Several battered visages, evidently belonging to habitués of the place, were bent suspiciously in my direction; perhaps because my rig-out, though rough, had no flavour of sea-salt or river-mud, for no one took the least notice of Dorking, except the comely attendant. I waited with some curiosity for my fare, which turned out to be nothing more mysterious than a pint of coffee and one thick slice of bread and butter. Not to appear ignorant of the prices ruling, I tendered Jenny a sixpence, whereupon she returned me fourpence-halfpenny. This appeared to me so ridiculously cheap that I had not the courage to offer her the change as I had intended, nor did she seem to expect it. The pint of coffee was served in one great hulking cup such as Gargantua might have quaffed. I took a sip, and found it of the flavour of chalybeate springs.

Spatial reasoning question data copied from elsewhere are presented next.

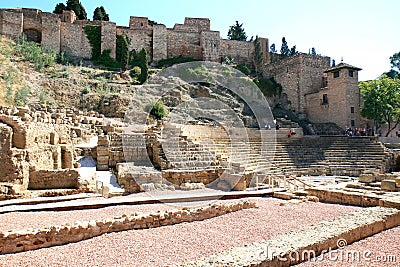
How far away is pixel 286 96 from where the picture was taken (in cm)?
3791

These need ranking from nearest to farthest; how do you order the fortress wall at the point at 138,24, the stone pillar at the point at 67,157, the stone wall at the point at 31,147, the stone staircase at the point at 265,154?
the stone wall at the point at 31,147
the stone pillar at the point at 67,157
the stone staircase at the point at 265,154
the fortress wall at the point at 138,24

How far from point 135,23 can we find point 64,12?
9.57 metres

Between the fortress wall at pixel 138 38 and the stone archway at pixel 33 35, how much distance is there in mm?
10276

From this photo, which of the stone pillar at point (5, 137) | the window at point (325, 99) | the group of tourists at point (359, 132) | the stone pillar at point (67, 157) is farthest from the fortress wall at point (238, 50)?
the stone pillar at point (5, 137)

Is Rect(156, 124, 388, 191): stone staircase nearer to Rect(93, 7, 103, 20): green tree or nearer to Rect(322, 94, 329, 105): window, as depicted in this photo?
Rect(322, 94, 329, 105): window

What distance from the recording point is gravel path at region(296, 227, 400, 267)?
4457 millimetres

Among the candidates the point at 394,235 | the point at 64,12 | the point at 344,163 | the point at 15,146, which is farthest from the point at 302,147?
the point at 64,12

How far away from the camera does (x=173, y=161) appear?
1309cm

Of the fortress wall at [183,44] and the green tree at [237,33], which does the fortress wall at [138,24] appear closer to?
the fortress wall at [183,44]

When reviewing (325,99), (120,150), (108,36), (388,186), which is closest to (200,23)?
(108,36)

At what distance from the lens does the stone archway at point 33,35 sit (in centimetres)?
3744

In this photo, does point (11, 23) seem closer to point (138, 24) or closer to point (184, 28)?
point (138, 24)

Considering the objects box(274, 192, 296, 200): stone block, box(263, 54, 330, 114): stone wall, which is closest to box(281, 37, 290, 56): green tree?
box(263, 54, 330, 114): stone wall

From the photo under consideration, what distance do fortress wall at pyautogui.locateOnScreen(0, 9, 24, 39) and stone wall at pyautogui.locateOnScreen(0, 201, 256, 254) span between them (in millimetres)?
38530
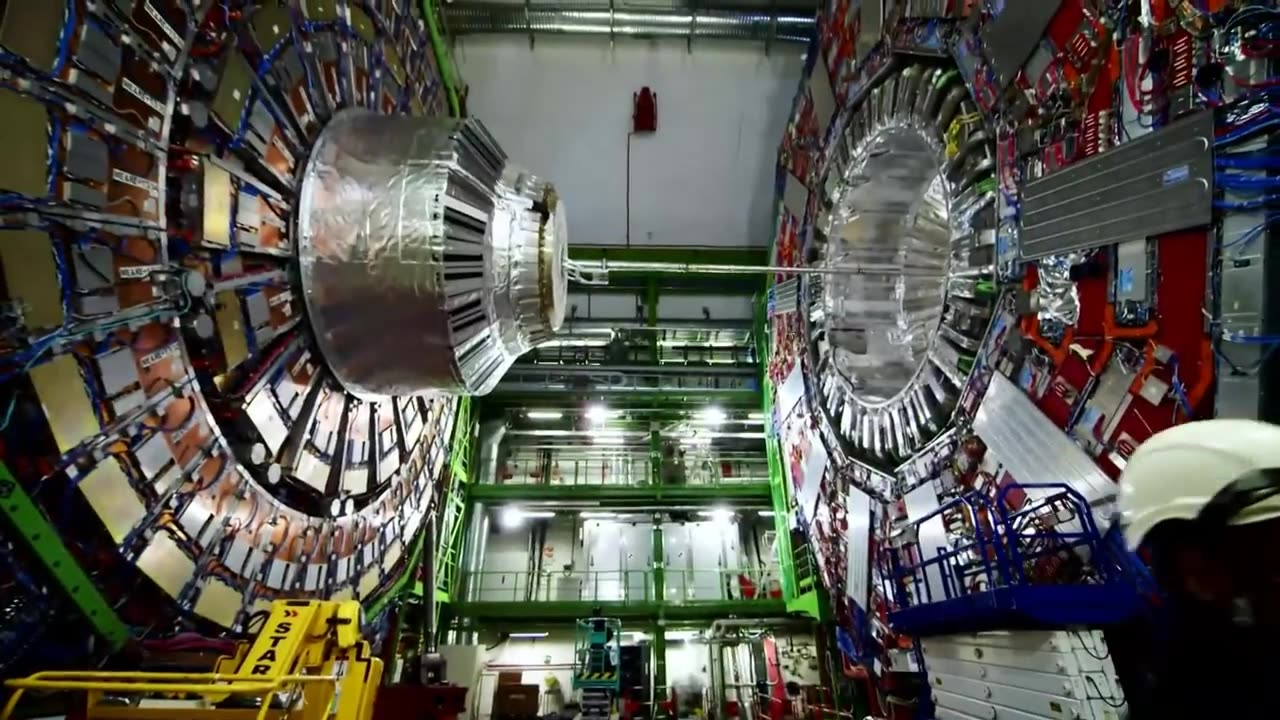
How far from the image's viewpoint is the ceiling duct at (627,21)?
7.11 metres

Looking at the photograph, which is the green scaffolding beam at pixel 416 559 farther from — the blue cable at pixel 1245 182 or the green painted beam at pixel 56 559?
the blue cable at pixel 1245 182

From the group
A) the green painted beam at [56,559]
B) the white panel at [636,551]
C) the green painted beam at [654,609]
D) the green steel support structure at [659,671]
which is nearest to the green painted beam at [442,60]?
the green painted beam at [56,559]

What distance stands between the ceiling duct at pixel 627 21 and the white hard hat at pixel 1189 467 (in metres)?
6.77

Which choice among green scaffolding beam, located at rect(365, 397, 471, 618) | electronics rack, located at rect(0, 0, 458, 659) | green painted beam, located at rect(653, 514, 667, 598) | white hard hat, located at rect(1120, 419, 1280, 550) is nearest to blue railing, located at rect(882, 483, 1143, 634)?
white hard hat, located at rect(1120, 419, 1280, 550)

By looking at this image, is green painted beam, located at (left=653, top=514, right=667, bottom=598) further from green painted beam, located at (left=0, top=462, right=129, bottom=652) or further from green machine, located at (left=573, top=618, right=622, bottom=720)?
green painted beam, located at (left=0, top=462, right=129, bottom=652)

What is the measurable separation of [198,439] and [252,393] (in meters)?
0.34

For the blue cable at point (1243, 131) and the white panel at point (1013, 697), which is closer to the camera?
the blue cable at point (1243, 131)

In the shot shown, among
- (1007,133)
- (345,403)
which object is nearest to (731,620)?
(345,403)

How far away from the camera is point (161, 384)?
260 centimetres

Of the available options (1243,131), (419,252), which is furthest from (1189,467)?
(419,252)

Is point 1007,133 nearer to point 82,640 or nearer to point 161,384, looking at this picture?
point 161,384

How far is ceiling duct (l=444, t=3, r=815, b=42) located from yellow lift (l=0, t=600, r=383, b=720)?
240 inches

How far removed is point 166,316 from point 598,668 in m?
7.19

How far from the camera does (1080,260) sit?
283 centimetres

But it was hot, and I made shift to drink a little, casting furtive glances at Dorking, three boxes off across the gangway.

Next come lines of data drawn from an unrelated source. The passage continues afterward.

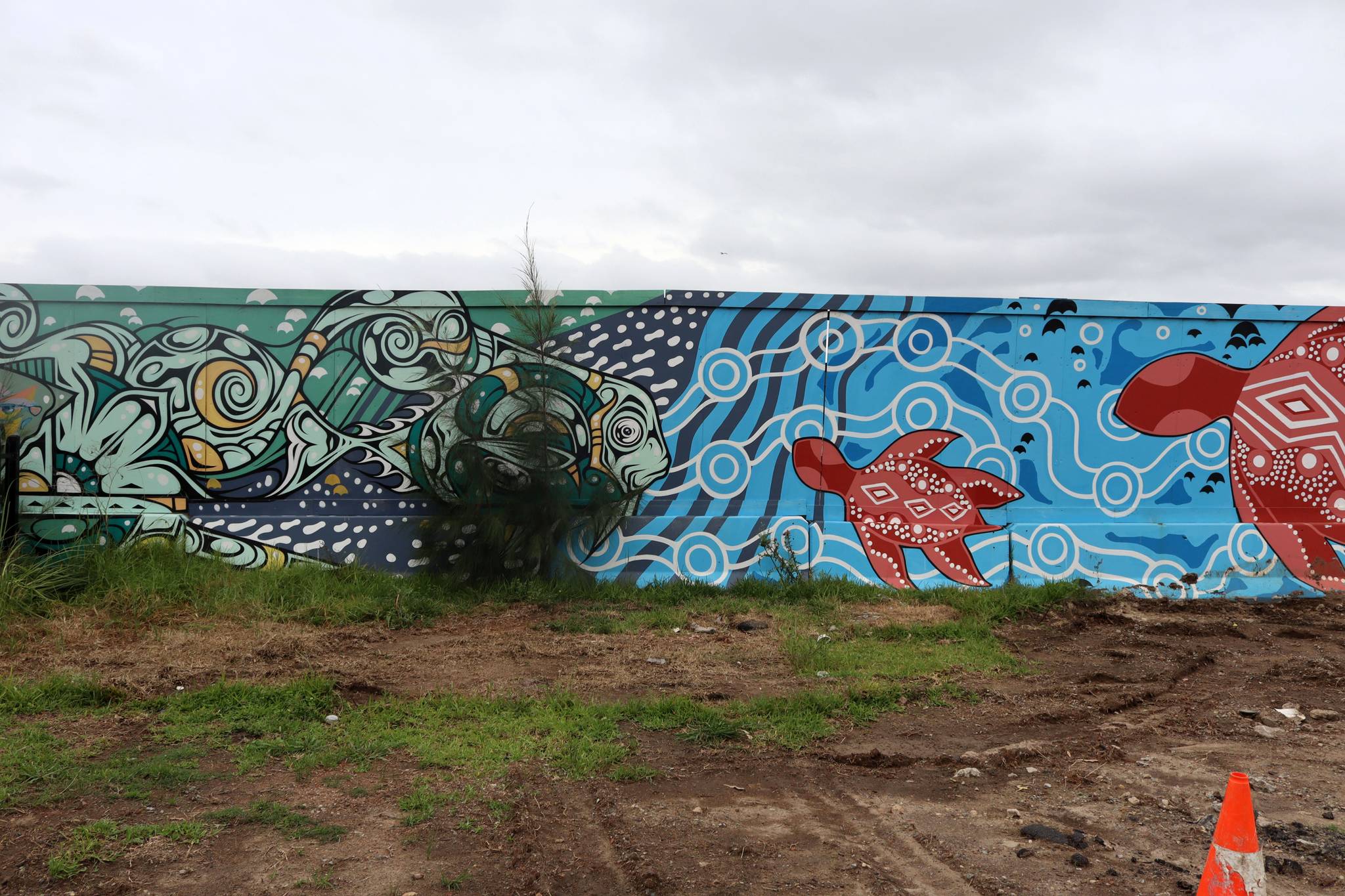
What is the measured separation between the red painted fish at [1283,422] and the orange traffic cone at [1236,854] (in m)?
6.37

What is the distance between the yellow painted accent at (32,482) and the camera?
8.03m

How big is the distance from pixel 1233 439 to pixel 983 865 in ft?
22.7

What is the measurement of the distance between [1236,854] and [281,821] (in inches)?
131

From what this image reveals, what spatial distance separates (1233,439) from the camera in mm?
8852

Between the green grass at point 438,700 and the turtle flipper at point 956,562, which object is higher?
the turtle flipper at point 956,562

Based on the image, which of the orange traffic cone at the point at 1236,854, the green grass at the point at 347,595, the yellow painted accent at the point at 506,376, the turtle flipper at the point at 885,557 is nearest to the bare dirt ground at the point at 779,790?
the orange traffic cone at the point at 1236,854

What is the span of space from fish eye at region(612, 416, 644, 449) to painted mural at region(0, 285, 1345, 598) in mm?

My gentleman sailor seemed quite at home, swallowing stolidly as though at his own breakfast-table. I grew impatient for him to have done, and beguiled the time by studying a placard on the wall offering a reward for information as to the whereabouts of a certain ship's cook who was wanted for knifing human flesh. And presently, curiously enough, in comes a police-sergeant on this very matter, and out goes Dorking (rather hastily, I thought), with me at his heels.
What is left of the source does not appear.